PROBLEM TO SOLVE —
Take the listing below and print exactly the lines starting at the line containing "糖糖和蜜蜜的花园别墅(太公岛三路分店)图片" and ending at the line containing "2019 Xiao mi", both ends included, and no others.

DATA SHOWN —

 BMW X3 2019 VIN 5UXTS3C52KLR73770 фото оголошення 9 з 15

...

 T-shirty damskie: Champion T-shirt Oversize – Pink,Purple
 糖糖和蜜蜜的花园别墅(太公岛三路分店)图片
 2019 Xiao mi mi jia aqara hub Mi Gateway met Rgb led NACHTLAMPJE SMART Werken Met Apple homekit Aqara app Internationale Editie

==

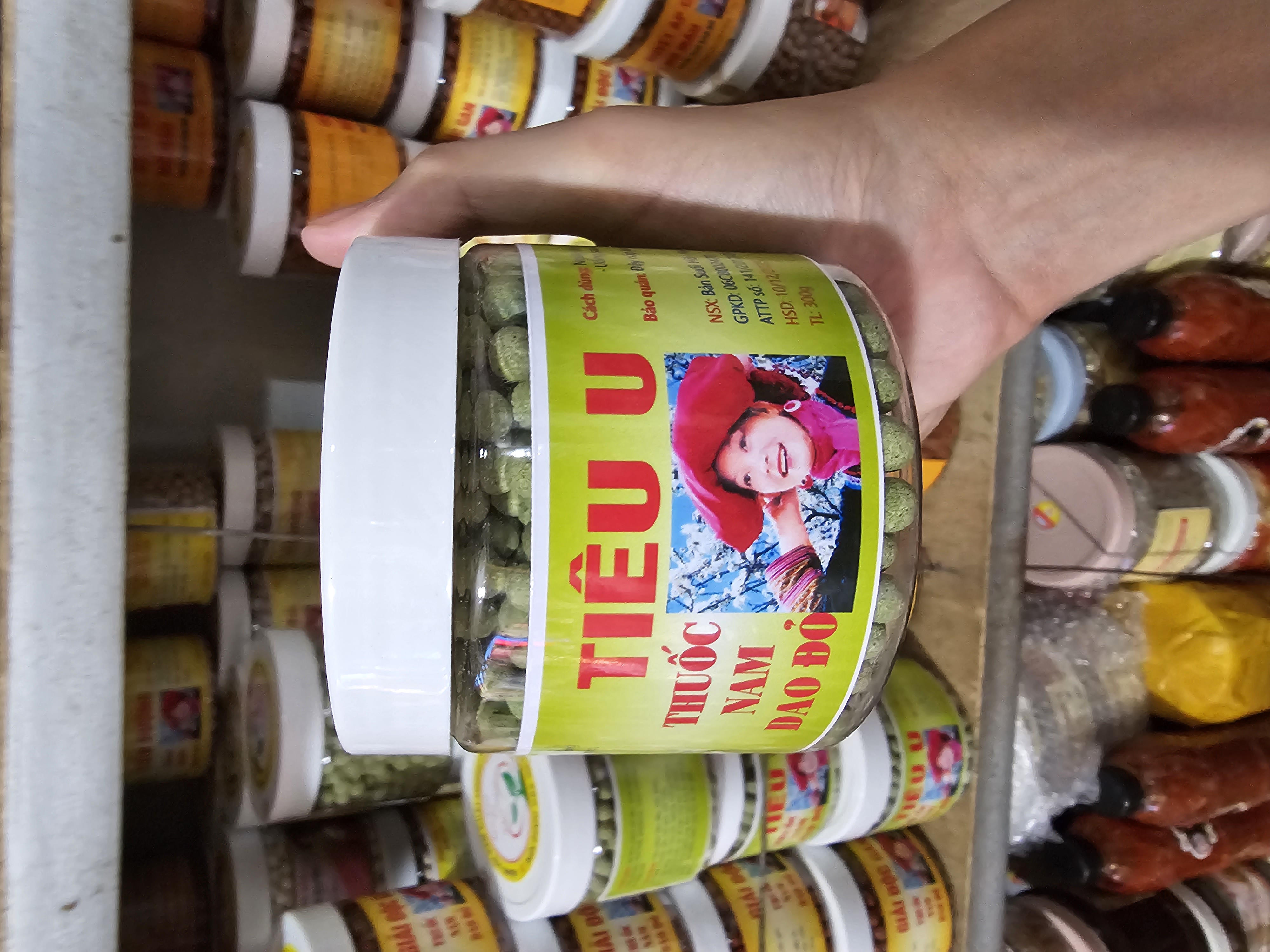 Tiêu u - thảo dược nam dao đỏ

FINISHED EXERCISE —
 糖糖和蜜蜜的花园别墅(太公岛三路分店)图片
 2019 Xiao mi mi jia aqara hub Mi Gateway met Rgb led NACHTLAMPJE SMART Werken Met Apple homekit Aqara app Internationale Editie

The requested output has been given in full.